### Exercise task
Copy all the material below, exactly as it stands.

### Data for this exercise
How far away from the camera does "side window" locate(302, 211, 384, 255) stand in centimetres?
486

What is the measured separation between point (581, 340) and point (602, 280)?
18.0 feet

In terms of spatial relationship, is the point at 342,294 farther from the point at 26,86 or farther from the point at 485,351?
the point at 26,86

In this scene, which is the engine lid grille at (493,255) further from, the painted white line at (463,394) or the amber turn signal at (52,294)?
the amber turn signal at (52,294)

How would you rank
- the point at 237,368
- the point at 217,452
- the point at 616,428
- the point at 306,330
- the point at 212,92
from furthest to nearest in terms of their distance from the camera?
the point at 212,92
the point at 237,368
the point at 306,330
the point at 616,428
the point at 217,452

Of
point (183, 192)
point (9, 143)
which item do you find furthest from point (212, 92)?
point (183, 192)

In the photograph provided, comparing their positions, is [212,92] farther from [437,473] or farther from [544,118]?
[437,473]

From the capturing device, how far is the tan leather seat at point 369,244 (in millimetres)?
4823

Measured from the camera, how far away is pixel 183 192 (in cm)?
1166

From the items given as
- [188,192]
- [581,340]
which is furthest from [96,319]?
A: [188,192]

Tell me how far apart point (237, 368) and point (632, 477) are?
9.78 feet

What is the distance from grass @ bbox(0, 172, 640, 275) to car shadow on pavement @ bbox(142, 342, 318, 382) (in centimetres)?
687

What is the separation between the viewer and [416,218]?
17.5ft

### Task solution
How far away from the camera does "side window" locate(302, 211, 384, 255) stand in centimetres?
486

What is the measured separation between point (581, 340) and point (602, 280)?
18.0 feet

In terms of spatial relationship, is the point at 342,294 farther from the point at 26,86 or farther from the point at 485,351?
the point at 26,86

In this scene, which is the engine lid grille at (493,255) further from, the painted white line at (463,394) or the amber turn signal at (52,294)?
the amber turn signal at (52,294)

How would you rank
- the point at 237,368
- the point at 217,452
- the point at 616,428
- the point at 306,330
- the point at 212,92
from furthest to nearest in terms of their distance from the camera?
the point at 212,92
the point at 237,368
the point at 306,330
the point at 616,428
the point at 217,452

Of
point (183, 192)
point (9, 143)
which item do you find furthest from point (212, 92)?
point (183, 192)

In the photograph provided, comparing their positions, is [212,92] farther from [437,473] or farther from [544,118]?
[437,473]

From the capturing device, how far is the tan leather seat at point 369,244 (in millimetres)?
4823

Measured from the camera, how far away is pixel 183 192 (in cm)?
1166

From the items given as
- [188,192]
- [581,340]
which is furthest from [96,319]?
A: [188,192]

Tell me how far apart point (237, 368) and point (632, 477) are?
9.78 feet

What is the distance from grass @ bbox(0, 172, 640, 275) to car shadow on pavement @ bbox(142, 342, 318, 382) (in centimetres)?
687

What is the separation between the viewer and [416,218]?
17.5ft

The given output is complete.